Let’s not fool ourselves, the reality is: practices like Stop-and-Frisk are primarily tools to further victimize, criminalize and marginalize Black and Latino communities. Yes, the crime rate in Black and Latino communities are relatively high—especially ones where poverty breeds desperation from hunger and need. But isn’t there also crime in affluent White communities as well? And the master thieves of Wall Street perpetrated the biggest case of grand larceny in human history.

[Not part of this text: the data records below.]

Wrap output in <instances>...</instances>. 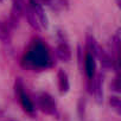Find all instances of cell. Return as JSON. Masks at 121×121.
Instances as JSON below:
<instances>
[{
	"label": "cell",
	"instance_id": "1",
	"mask_svg": "<svg viewBox=\"0 0 121 121\" xmlns=\"http://www.w3.org/2000/svg\"><path fill=\"white\" fill-rule=\"evenodd\" d=\"M52 57L49 52L48 46L43 43L40 39H35L31 45L29 46L27 51L25 52L23 59H22V65L24 68L40 71L44 69H48L52 67Z\"/></svg>",
	"mask_w": 121,
	"mask_h": 121
},
{
	"label": "cell",
	"instance_id": "2",
	"mask_svg": "<svg viewBox=\"0 0 121 121\" xmlns=\"http://www.w3.org/2000/svg\"><path fill=\"white\" fill-rule=\"evenodd\" d=\"M14 91H16V96L18 97L20 106L23 107L24 112L31 116L36 115V106L35 102L30 99V96L27 95L26 90H25V86L22 81V78H17L16 83H14Z\"/></svg>",
	"mask_w": 121,
	"mask_h": 121
},
{
	"label": "cell",
	"instance_id": "3",
	"mask_svg": "<svg viewBox=\"0 0 121 121\" xmlns=\"http://www.w3.org/2000/svg\"><path fill=\"white\" fill-rule=\"evenodd\" d=\"M37 108H39L43 113L48 114V115H52V116H58V112H57V104L55 99L48 94V93H38L36 95V104Z\"/></svg>",
	"mask_w": 121,
	"mask_h": 121
},
{
	"label": "cell",
	"instance_id": "4",
	"mask_svg": "<svg viewBox=\"0 0 121 121\" xmlns=\"http://www.w3.org/2000/svg\"><path fill=\"white\" fill-rule=\"evenodd\" d=\"M84 73L88 78L89 91L91 93V83H93L94 76L96 75V64H95V57L87 51L84 55Z\"/></svg>",
	"mask_w": 121,
	"mask_h": 121
},
{
	"label": "cell",
	"instance_id": "5",
	"mask_svg": "<svg viewBox=\"0 0 121 121\" xmlns=\"http://www.w3.org/2000/svg\"><path fill=\"white\" fill-rule=\"evenodd\" d=\"M59 36V40H58V44L56 46V56L58 59H60L62 62H69L71 59V50H70V46L69 44L67 43V40L62 37V35L58 33Z\"/></svg>",
	"mask_w": 121,
	"mask_h": 121
},
{
	"label": "cell",
	"instance_id": "6",
	"mask_svg": "<svg viewBox=\"0 0 121 121\" xmlns=\"http://www.w3.org/2000/svg\"><path fill=\"white\" fill-rule=\"evenodd\" d=\"M29 5L32 7L38 22H39V25L44 29H48L49 27V19H48V16L42 6V4L39 3V0H29Z\"/></svg>",
	"mask_w": 121,
	"mask_h": 121
},
{
	"label": "cell",
	"instance_id": "7",
	"mask_svg": "<svg viewBox=\"0 0 121 121\" xmlns=\"http://www.w3.org/2000/svg\"><path fill=\"white\" fill-rule=\"evenodd\" d=\"M91 93L94 94L95 101L101 104L103 102V75L97 74L94 76L93 83H91Z\"/></svg>",
	"mask_w": 121,
	"mask_h": 121
},
{
	"label": "cell",
	"instance_id": "8",
	"mask_svg": "<svg viewBox=\"0 0 121 121\" xmlns=\"http://www.w3.org/2000/svg\"><path fill=\"white\" fill-rule=\"evenodd\" d=\"M57 80H58V89L59 93L64 95L69 91L70 89V83H69V77L68 74L63 70V69H59L58 74H57Z\"/></svg>",
	"mask_w": 121,
	"mask_h": 121
},
{
	"label": "cell",
	"instance_id": "9",
	"mask_svg": "<svg viewBox=\"0 0 121 121\" xmlns=\"http://www.w3.org/2000/svg\"><path fill=\"white\" fill-rule=\"evenodd\" d=\"M24 13H25V17H26V19H27V22H29L30 26H31L33 30L39 31V30H40L39 22H38V19H37V17H36V14H35V12H33L32 7L29 5V3H27V4H25Z\"/></svg>",
	"mask_w": 121,
	"mask_h": 121
},
{
	"label": "cell",
	"instance_id": "10",
	"mask_svg": "<svg viewBox=\"0 0 121 121\" xmlns=\"http://www.w3.org/2000/svg\"><path fill=\"white\" fill-rule=\"evenodd\" d=\"M99 48H100V46H99V44L96 43L94 36L90 35V33H88V35H87V39H86V51L89 52V53H91V55L95 57V56H96V52H97V50H99Z\"/></svg>",
	"mask_w": 121,
	"mask_h": 121
},
{
	"label": "cell",
	"instance_id": "11",
	"mask_svg": "<svg viewBox=\"0 0 121 121\" xmlns=\"http://www.w3.org/2000/svg\"><path fill=\"white\" fill-rule=\"evenodd\" d=\"M0 40L4 43H9L11 40V32L9 26H6L3 22H0Z\"/></svg>",
	"mask_w": 121,
	"mask_h": 121
},
{
	"label": "cell",
	"instance_id": "12",
	"mask_svg": "<svg viewBox=\"0 0 121 121\" xmlns=\"http://www.w3.org/2000/svg\"><path fill=\"white\" fill-rule=\"evenodd\" d=\"M109 103H110V107H112L117 114L121 113V101H120L119 96H115V95L110 96V99H109Z\"/></svg>",
	"mask_w": 121,
	"mask_h": 121
},
{
	"label": "cell",
	"instance_id": "13",
	"mask_svg": "<svg viewBox=\"0 0 121 121\" xmlns=\"http://www.w3.org/2000/svg\"><path fill=\"white\" fill-rule=\"evenodd\" d=\"M119 45H120V30H117L115 32V35L112 37V46H113L116 56H117V52H119Z\"/></svg>",
	"mask_w": 121,
	"mask_h": 121
},
{
	"label": "cell",
	"instance_id": "14",
	"mask_svg": "<svg viewBox=\"0 0 121 121\" xmlns=\"http://www.w3.org/2000/svg\"><path fill=\"white\" fill-rule=\"evenodd\" d=\"M84 107H86L84 100L81 99V100H80V103H78V114H80V117H81V119L84 117Z\"/></svg>",
	"mask_w": 121,
	"mask_h": 121
},
{
	"label": "cell",
	"instance_id": "15",
	"mask_svg": "<svg viewBox=\"0 0 121 121\" xmlns=\"http://www.w3.org/2000/svg\"><path fill=\"white\" fill-rule=\"evenodd\" d=\"M112 88H113L116 93L120 91V87H119V77H117V76L114 78V82H113V84H112Z\"/></svg>",
	"mask_w": 121,
	"mask_h": 121
},
{
	"label": "cell",
	"instance_id": "16",
	"mask_svg": "<svg viewBox=\"0 0 121 121\" xmlns=\"http://www.w3.org/2000/svg\"><path fill=\"white\" fill-rule=\"evenodd\" d=\"M42 1H44V3H46V4H51L53 0H42Z\"/></svg>",
	"mask_w": 121,
	"mask_h": 121
},
{
	"label": "cell",
	"instance_id": "17",
	"mask_svg": "<svg viewBox=\"0 0 121 121\" xmlns=\"http://www.w3.org/2000/svg\"><path fill=\"white\" fill-rule=\"evenodd\" d=\"M116 5L120 7V0H116Z\"/></svg>",
	"mask_w": 121,
	"mask_h": 121
},
{
	"label": "cell",
	"instance_id": "18",
	"mask_svg": "<svg viewBox=\"0 0 121 121\" xmlns=\"http://www.w3.org/2000/svg\"><path fill=\"white\" fill-rule=\"evenodd\" d=\"M5 1V0H0V3H4Z\"/></svg>",
	"mask_w": 121,
	"mask_h": 121
},
{
	"label": "cell",
	"instance_id": "19",
	"mask_svg": "<svg viewBox=\"0 0 121 121\" xmlns=\"http://www.w3.org/2000/svg\"><path fill=\"white\" fill-rule=\"evenodd\" d=\"M12 121H13V120H12Z\"/></svg>",
	"mask_w": 121,
	"mask_h": 121
}]
</instances>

If the NYPD cares about crime why aren’t they making arrests in the “high crime area” of Wall Street?
Ironically, the NYPD is itself contributing to the economic exploitation that is the major driving force behind crime in Black and Latino communities. Poverty in minority communities is well documented. So why is the NYPD ticketing so many poor people for frivolous things — like ticketing homeless people for “loitering”? It’s an immoral outrage that cash-strapped communities should be manipulated in this way.
In a curious development, the NYPD has just promoted Philip Banks, an African American officer, to Chief of Department. Banks, not surprisingly, favors Stop-and-Frisk and is against the proposal to create a position of Inspector General over the NYPD. This is a token appointment to endorse the racist Stop-and-Frisk policies. Is Officer Banks supposed to represent some form of accountability to minority communities because he is Black?
In a sickening side story, we’re told Officer Banks—presumably, unlike other Blacks and Latinos—was raised right. Banks’ father, a former officer, talked about teaching his son not to wear “trendy clothes” because that may have given the police a reason to stop him. I guess wearing trendy clothes causes suspicion if you aren’t White.
This cynical attempt to use Officer Banks as a character witness for Stop-and-Frisk underscores the need for people to continue demanding real democratic accountability. We now have none. An inspector general appointment maybe a first step but isn’t going to be nearly enough. Those making NYPD policy have no real concern for Blacks or Latinos. Shouldn’t minority communities have the most say about how their communities are policed?
Action must be demanded from our elected officials to change prejudiced NYPD policies in Black and Brown communities—removing them from office if they don’t comply. We must overwhelm the offices of political appointees with calls, e-mail messages and letters demanding for comprehensive review and reform of the NYPD.
Every one of the mayoral candidates must let voters know where they each stand. The harassment, criminalization and unlawful killings of Blacks and Latinos must stop.